Organiza: Vicerrectorado de Politica Científica e Investigación
Lugar: Carmen de la Victoria
Fecha: del 5-8 de Octubre de 2010.

El plazo de inscripción ya está abierto, y como el cupo está limitado a 50 asistentes, se ruega a los interesados que se registren lo antes posible.

Toda la información la podéis encontrar en la dirección: http://www.ugr.es/~jdorado/Genomic2010.htm.

INTEREST AND OBJECTIVES

The new generations of DNA sequencing technologies (NGS) represent one of the largest revolutions in Biology since the discovery of DNA. NGS will have profound effects on all branches of biology and medicine. In Microbiology NGS have made feasible the access to many genomes of microbes and complete communities (metagenome), this opens the possibility of understanding population genomics rather than the reductionist models derived from the study of model organisms (or strains in the case of bacteria). For the first time, it seems that we can get refined and reliable descriptions of the microbes that live in our bodies (human microbiome) or in environmentally relevant habitats such as the ocean, rivers or soils. Furthermore, we can start to understand the way in which the microbes in our body and those that regulate the functioning of the biosphere adapt to their environment, with the fast evolution that is one of their characteristics, generating such serious hazards to human health as antibiotic resistance. Their adaptability can also be a fundamental issue to forecast how our planet will react to the serious damage caused by widespread human impact on
the ecosystems. The new technologies require a new kind of biologist that has computers and bioinformatics as major tools. To develop this new kind of curriculum it is fundamental the technology transfer from centers of excellence where they are developed and applied. The objective of this workshop is to provide an introduction to this field that is rapidly evolving so that they can spread the new technologies and advance in the post-NGS Microbiology. We will have lectures by some of the most
prestigious scientists in the field and practical demonstrations using computers.

SCIENTIFIC PROGRAM

LECTURES
Siv Andersson, Uppsala University (Sweden)
Title to be announced
Pilar Francino, CSISP, Valencia (Spain)

> YOUR GOAL: Can you summarize the workshop announcement in two sentences? The records have no connection to the workshop announcement.

> RECORDED DATA:
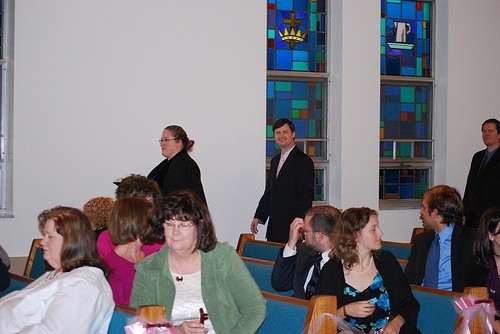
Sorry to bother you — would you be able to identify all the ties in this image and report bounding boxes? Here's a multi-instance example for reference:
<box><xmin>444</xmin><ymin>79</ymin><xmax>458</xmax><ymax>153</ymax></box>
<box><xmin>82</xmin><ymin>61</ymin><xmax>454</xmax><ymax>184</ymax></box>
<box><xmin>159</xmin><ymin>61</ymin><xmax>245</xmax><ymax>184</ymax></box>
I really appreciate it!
<box><xmin>423</xmin><ymin>233</ymin><xmax>440</xmax><ymax>288</ymax></box>
<box><xmin>306</xmin><ymin>254</ymin><xmax>322</xmax><ymax>300</ymax></box>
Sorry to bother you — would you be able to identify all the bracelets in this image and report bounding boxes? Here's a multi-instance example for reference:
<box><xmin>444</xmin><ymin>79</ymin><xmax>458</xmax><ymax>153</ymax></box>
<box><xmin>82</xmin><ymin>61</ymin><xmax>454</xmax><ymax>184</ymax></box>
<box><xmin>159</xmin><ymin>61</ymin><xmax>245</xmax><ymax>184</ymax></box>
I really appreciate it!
<box><xmin>343</xmin><ymin>305</ymin><xmax>349</xmax><ymax>318</ymax></box>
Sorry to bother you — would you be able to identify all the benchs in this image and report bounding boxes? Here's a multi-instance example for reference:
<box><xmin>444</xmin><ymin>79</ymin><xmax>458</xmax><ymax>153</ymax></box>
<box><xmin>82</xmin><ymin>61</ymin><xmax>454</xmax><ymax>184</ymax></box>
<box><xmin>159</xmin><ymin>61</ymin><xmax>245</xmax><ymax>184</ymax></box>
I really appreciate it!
<box><xmin>0</xmin><ymin>234</ymin><xmax>489</xmax><ymax>334</ymax></box>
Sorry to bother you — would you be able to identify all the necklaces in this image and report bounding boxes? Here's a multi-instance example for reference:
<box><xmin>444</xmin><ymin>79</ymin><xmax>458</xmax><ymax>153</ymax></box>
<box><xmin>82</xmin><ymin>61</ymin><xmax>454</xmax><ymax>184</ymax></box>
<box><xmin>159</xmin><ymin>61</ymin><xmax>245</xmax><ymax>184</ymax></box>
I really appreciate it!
<box><xmin>494</xmin><ymin>253</ymin><xmax>500</xmax><ymax>258</ymax></box>
<box><xmin>171</xmin><ymin>256</ymin><xmax>198</xmax><ymax>275</ymax></box>
<box><xmin>352</xmin><ymin>256</ymin><xmax>373</xmax><ymax>273</ymax></box>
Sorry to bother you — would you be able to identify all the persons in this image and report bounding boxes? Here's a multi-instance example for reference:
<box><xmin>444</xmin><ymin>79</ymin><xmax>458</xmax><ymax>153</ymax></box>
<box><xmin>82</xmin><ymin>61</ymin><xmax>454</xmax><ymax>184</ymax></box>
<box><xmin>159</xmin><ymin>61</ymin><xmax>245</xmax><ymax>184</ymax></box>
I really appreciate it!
<box><xmin>146</xmin><ymin>125</ymin><xmax>208</xmax><ymax>213</ymax></box>
<box><xmin>461</xmin><ymin>118</ymin><xmax>500</xmax><ymax>243</ymax></box>
<box><xmin>113</xmin><ymin>173</ymin><xmax>166</xmax><ymax>246</ymax></box>
<box><xmin>405</xmin><ymin>185</ymin><xmax>483</xmax><ymax>295</ymax></box>
<box><xmin>313</xmin><ymin>207</ymin><xmax>421</xmax><ymax>334</ymax></box>
<box><xmin>0</xmin><ymin>205</ymin><xmax>118</xmax><ymax>334</ymax></box>
<box><xmin>127</xmin><ymin>192</ymin><xmax>266</xmax><ymax>334</ymax></box>
<box><xmin>82</xmin><ymin>197</ymin><xmax>115</xmax><ymax>281</ymax></box>
<box><xmin>0</xmin><ymin>246</ymin><xmax>11</xmax><ymax>293</ymax></box>
<box><xmin>271</xmin><ymin>205</ymin><xmax>343</xmax><ymax>301</ymax></box>
<box><xmin>96</xmin><ymin>196</ymin><xmax>164</xmax><ymax>308</ymax></box>
<box><xmin>472</xmin><ymin>207</ymin><xmax>500</xmax><ymax>334</ymax></box>
<box><xmin>250</xmin><ymin>118</ymin><xmax>315</xmax><ymax>245</ymax></box>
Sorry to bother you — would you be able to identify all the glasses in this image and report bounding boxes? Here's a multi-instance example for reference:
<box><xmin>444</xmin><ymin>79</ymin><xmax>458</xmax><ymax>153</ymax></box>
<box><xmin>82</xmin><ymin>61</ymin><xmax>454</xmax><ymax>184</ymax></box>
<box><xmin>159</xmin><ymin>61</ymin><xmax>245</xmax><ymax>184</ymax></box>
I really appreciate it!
<box><xmin>299</xmin><ymin>228</ymin><xmax>326</xmax><ymax>236</ymax></box>
<box><xmin>158</xmin><ymin>139</ymin><xmax>178</xmax><ymax>142</ymax></box>
<box><xmin>162</xmin><ymin>222</ymin><xmax>196</xmax><ymax>230</ymax></box>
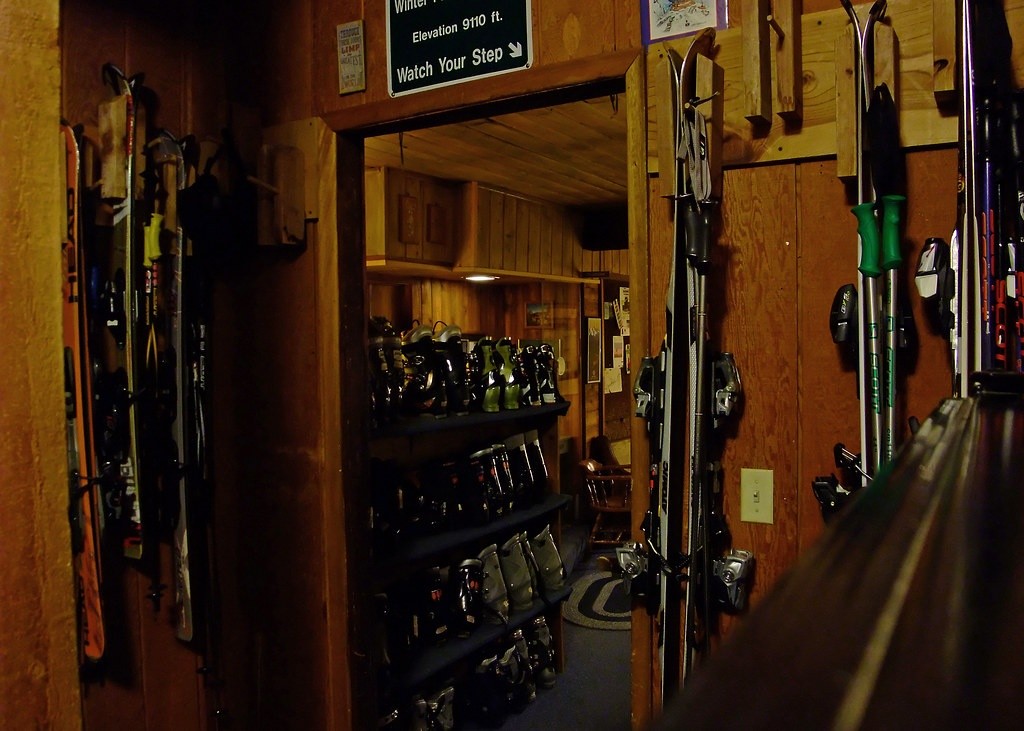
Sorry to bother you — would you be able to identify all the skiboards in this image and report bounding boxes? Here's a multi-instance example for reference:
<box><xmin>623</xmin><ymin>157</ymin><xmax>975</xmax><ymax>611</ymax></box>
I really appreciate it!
<box><xmin>616</xmin><ymin>1</ymin><xmax>1023</xmax><ymax>712</ymax></box>
<box><xmin>62</xmin><ymin>62</ymin><xmax>205</xmax><ymax>660</ymax></box>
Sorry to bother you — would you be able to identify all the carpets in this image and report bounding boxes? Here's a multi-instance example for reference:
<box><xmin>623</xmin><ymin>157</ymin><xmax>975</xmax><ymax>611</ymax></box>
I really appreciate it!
<box><xmin>562</xmin><ymin>570</ymin><xmax>631</xmax><ymax>630</ymax></box>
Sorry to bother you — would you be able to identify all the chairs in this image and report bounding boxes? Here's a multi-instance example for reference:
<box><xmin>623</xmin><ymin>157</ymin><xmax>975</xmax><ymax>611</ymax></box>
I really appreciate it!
<box><xmin>578</xmin><ymin>459</ymin><xmax>632</xmax><ymax>562</ymax></box>
<box><xmin>591</xmin><ymin>435</ymin><xmax>629</xmax><ymax>495</ymax></box>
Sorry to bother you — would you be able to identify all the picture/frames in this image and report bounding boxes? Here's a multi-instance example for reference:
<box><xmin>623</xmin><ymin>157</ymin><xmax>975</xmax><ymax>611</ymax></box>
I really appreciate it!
<box><xmin>640</xmin><ymin>0</ymin><xmax>728</xmax><ymax>46</ymax></box>
<box><xmin>583</xmin><ymin>317</ymin><xmax>601</xmax><ymax>382</ymax></box>
<box><xmin>523</xmin><ymin>300</ymin><xmax>554</xmax><ymax>330</ymax></box>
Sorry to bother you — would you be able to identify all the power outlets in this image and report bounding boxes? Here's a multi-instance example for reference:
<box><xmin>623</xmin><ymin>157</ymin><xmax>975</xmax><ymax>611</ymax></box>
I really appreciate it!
<box><xmin>741</xmin><ymin>469</ymin><xmax>773</xmax><ymax>524</ymax></box>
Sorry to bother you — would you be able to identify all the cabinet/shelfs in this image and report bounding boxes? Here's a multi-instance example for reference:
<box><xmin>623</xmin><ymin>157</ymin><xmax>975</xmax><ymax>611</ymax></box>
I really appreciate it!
<box><xmin>455</xmin><ymin>184</ymin><xmax>600</xmax><ymax>287</ymax></box>
<box><xmin>365</xmin><ymin>166</ymin><xmax>454</xmax><ymax>280</ymax></box>
<box><xmin>601</xmin><ymin>249</ymin><xmax>629</xmax><ymax>283</ymax></box>
<box><xmin>343</xmin><ymin>402</ymin><xmax>569</xmax><ymax>731</ymax></box>
<box><xmin>645</xmin><ymin>396</ymin><xmax>1022</xmax><ymax>731</ymax></box>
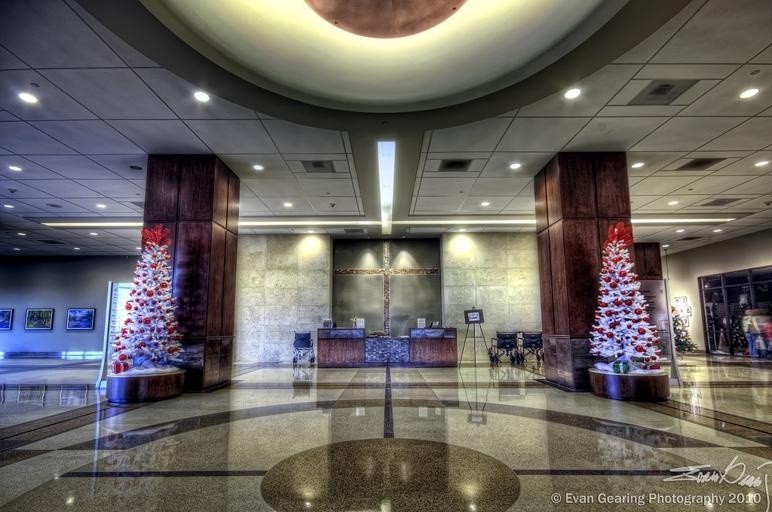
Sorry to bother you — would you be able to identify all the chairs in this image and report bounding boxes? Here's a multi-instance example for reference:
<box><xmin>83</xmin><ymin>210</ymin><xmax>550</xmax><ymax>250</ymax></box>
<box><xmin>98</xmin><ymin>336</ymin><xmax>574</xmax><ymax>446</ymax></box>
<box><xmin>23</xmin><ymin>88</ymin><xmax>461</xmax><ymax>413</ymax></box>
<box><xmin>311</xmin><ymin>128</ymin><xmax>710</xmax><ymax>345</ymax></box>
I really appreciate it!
<box><xmin>292</xmin><ymin>331</ymin><xmax>316</xmax><ymax>365</ymax></box>
<box><xmin>488</xmin><ymin>330</ymin><xmax>545</xmax><ymax>366</ymax></box>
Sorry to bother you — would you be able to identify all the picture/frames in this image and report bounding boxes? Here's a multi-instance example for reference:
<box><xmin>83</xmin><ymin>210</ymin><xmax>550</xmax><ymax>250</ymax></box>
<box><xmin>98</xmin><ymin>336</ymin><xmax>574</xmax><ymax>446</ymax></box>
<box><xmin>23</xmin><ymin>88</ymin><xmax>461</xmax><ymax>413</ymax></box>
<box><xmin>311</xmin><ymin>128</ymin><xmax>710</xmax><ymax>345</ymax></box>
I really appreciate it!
<box><xmin>58</xmin><ymin>383</ymin><xmax>89</xmax><ymax>408</ymax></box>
<box><xmin>24</xmin><ymin>307</ymin><xmax>55</xmax><ymax>331</ymax></box>
<box><xmin>0</xmin><ymin>308</ymin><xmax>14</xmax><ymax>331</ymax></box>
<box><xmin>16</xmin><ymin>384</ymin><xmax>48</xmax><ymax>408</ymax></box>
<box><xmin>672</xmin><ymin>296</ymin><xmax>693</xmax><ymax>327</ymax></box>
<box><xmin>65</xmin><ymin>307</ymin><xmax>96</xmax><ymax>331</ymax></box>
<box><xmin>0</xmin><ymin>383</ymin><xmax>5</xmax><ymax>405</ymax></box>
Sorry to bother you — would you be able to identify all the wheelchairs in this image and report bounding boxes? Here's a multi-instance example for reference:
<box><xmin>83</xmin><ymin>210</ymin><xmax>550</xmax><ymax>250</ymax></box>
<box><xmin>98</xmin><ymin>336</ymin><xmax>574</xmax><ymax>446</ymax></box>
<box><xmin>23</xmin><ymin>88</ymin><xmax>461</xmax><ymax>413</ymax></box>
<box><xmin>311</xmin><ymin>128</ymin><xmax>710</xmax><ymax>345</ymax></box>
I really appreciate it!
<box><xmin>491</xmin><ymin>328</ymin><xmax>545</xmax><ymax>366</ymax></box>
<box><xmin>493</xmin><ymin>366</ymin><xmax>546</xmax><ymax>402</ymax></box>
<box><xmin>292</xmin><ymin>368</ymin><xmax>314</xmax><ymax>399</ymax></box>
<box><xmin>291</xmin><ymin>330</ymin><xmax>316</xmax><ymax>368</ymax></box>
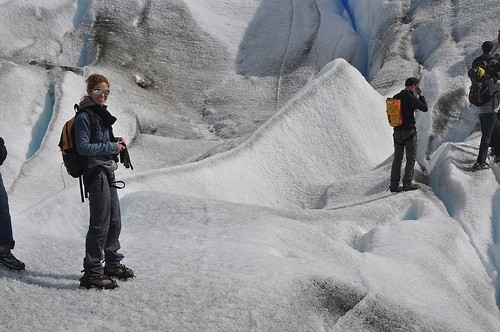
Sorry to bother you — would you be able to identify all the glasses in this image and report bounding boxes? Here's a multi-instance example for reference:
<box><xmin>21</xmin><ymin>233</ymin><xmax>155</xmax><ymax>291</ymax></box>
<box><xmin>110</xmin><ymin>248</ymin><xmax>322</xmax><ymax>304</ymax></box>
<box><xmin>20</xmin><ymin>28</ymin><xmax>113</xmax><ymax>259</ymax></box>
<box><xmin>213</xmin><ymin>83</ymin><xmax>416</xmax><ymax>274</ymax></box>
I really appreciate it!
<box><xmin>90</xmin><ymin>88</ymin><xmax>110</xmax><ymax>96</ymax></box>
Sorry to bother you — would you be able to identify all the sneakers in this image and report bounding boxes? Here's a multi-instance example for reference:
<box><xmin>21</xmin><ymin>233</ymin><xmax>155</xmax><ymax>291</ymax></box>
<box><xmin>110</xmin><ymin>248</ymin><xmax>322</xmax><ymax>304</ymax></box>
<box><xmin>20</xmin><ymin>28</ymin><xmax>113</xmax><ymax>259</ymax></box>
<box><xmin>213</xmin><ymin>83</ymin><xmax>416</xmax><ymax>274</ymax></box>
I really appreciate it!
<box><xmin>0</xmin><ymin>243</ymin><xmax>25</xmax><ymax>270</ymax></box>
<box><xmin>79</xmin><ymin>273</ymin><xmax>117</xmax><ymax>290</ymax></box>
<box><xmin>103</xmin><ymin>264</ymin><xmax>134</xmax><ymax>281</ymax></box>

> EXERCISE RESULT: Organized by the Vicerrectorado de Politica Científica e Investigación, the workshop runs from October 5 to 8, 2010, at Carmen de la Victoria, and registration is open but limited to 50 attendees. It aims to introduce the rapidly evolving field of new-generation DNA sequencing in microbiology through lectures by prestigious scientists and practical demonstrations using computers.